→ **RECORDED INFORMATION**:
::::::::

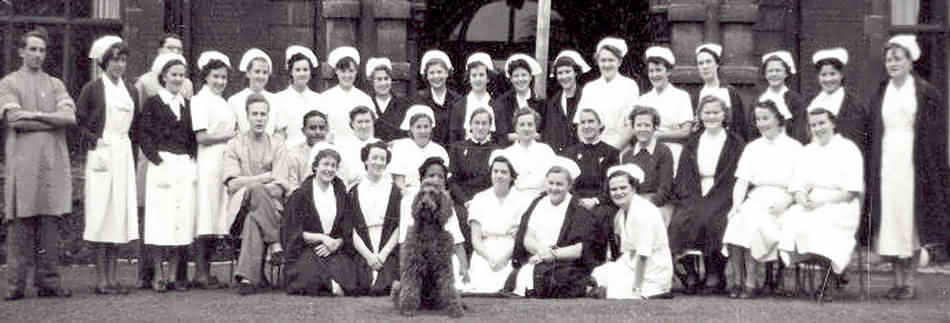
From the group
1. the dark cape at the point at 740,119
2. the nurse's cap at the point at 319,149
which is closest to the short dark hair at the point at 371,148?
the nurse's cap at the point at 319,149

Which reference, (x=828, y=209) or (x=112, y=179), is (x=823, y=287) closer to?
(x=828, y=209)

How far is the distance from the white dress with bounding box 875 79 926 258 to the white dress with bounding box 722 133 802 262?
2.11 feet

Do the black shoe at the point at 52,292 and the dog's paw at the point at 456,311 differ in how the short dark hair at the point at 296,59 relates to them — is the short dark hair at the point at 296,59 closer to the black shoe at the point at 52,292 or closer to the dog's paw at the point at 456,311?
the black shoe at the point at 52,292

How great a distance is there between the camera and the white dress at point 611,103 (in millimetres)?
11258

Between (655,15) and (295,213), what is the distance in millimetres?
4116

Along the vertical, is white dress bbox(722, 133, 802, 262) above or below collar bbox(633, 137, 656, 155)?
below

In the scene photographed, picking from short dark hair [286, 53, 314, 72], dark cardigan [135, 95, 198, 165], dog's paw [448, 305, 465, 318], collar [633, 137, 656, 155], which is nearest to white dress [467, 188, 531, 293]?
→ collar [633, 137, 656, 155]

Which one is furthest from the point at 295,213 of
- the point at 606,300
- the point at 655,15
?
the point at 655,15

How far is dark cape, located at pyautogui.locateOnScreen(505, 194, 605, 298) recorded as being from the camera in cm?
1020

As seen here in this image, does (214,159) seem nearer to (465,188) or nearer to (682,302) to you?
(465,188)

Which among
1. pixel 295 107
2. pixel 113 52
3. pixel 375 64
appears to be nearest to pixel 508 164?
pixel 375 64

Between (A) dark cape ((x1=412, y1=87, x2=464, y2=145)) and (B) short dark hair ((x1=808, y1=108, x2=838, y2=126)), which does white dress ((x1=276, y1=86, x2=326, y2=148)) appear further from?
(B) short dark hair ((x1=808, y1=108, x2=838, y2=126))

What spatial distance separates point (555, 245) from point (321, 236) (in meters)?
1.62

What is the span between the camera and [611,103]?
11266mm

::::::::

→ **WHAT IS NEEDED**: Print all the records above word for word, but leave out the pictures.

→ **THE COMPLETED TASK**:
From the group
1. the dark cape at the point at 740,119
2. the nurse's cap at the point at 319,149
which is closest to the short dark hair at the point at 371,148?
the nurse's cap at the point at 319,149

Which reference, (x=828, y=209) or (x=112, y=179), is (x=823, y=287) closer to?
(x=828, y=209)

How far is the distance from the white dress with bounding box 875 79 926 258 to the white dress with bounding box 722 133 802 262?
2.11 feet

Do the black shoe at the point at 52,292 and the dog's paw at the point at 456,311 differ in how the short dark hair at the point at 296,59 relates to them — is the short dark hair at the point at 296,59 closer to the black shoe at the point at 52,292 or closer to the dog's paw at the point at 456,311?
the black shoe at the point at 52,292

How great a distance is there between the camera and the white dress at point 611,103 (in millimetres)?
11258

Between (655,15) and (295,213), what is the distance in millimetres?
4116

Along the vertical, is white dress bbox(722, 133, 802, 262) above or below collar bbox(633, 137, 656, 155)?
below

In the scene photographed, picking from short dark hair [286, 53, 314, 72], dark cardigan [135, 95, 198, 165], dog's paw [448, 305, 465, 318], collar [633, 137, 656, 155], which is nearest to white dress [467, 188, 531, 293]?
→ collar [633, 137, 656, 155]

Which one is furthest from the point at 295,213 of
- the point at 606,300
- the point at 655,15
?
the point at 655,15

How far is dark cape, located at pyautogui.locateOnScreen(505, 194, 605, 298) recorded as being from the camera in cm?
1020

As seen here in this image, does (214,159) seem nearer to (465,188) or nearer to (682,302) to you?
(465,188)

Which among
1. pixel 295 107
2. pixel 113 52
3. pixel 375 64
appears to be nearest to pixel 508 164?
pixel 375 64

Between (A) dark cape ((x1=412, y1=87, x2=464, y2=145)) and (B) short dark hair ((x1=808, y1=108, x2=838, y2=126)), which does white dress ((x1=276, y1=86, x2=326, y2=148)) appear further from?
(B) short dark hair ((x1=808, y1=108, x2=838, y2=126))

What spatial distance separates point (555, 245) from point (321, 236) (in meters)?
1.62

What is the span between the camera and [611,103]?
11266mm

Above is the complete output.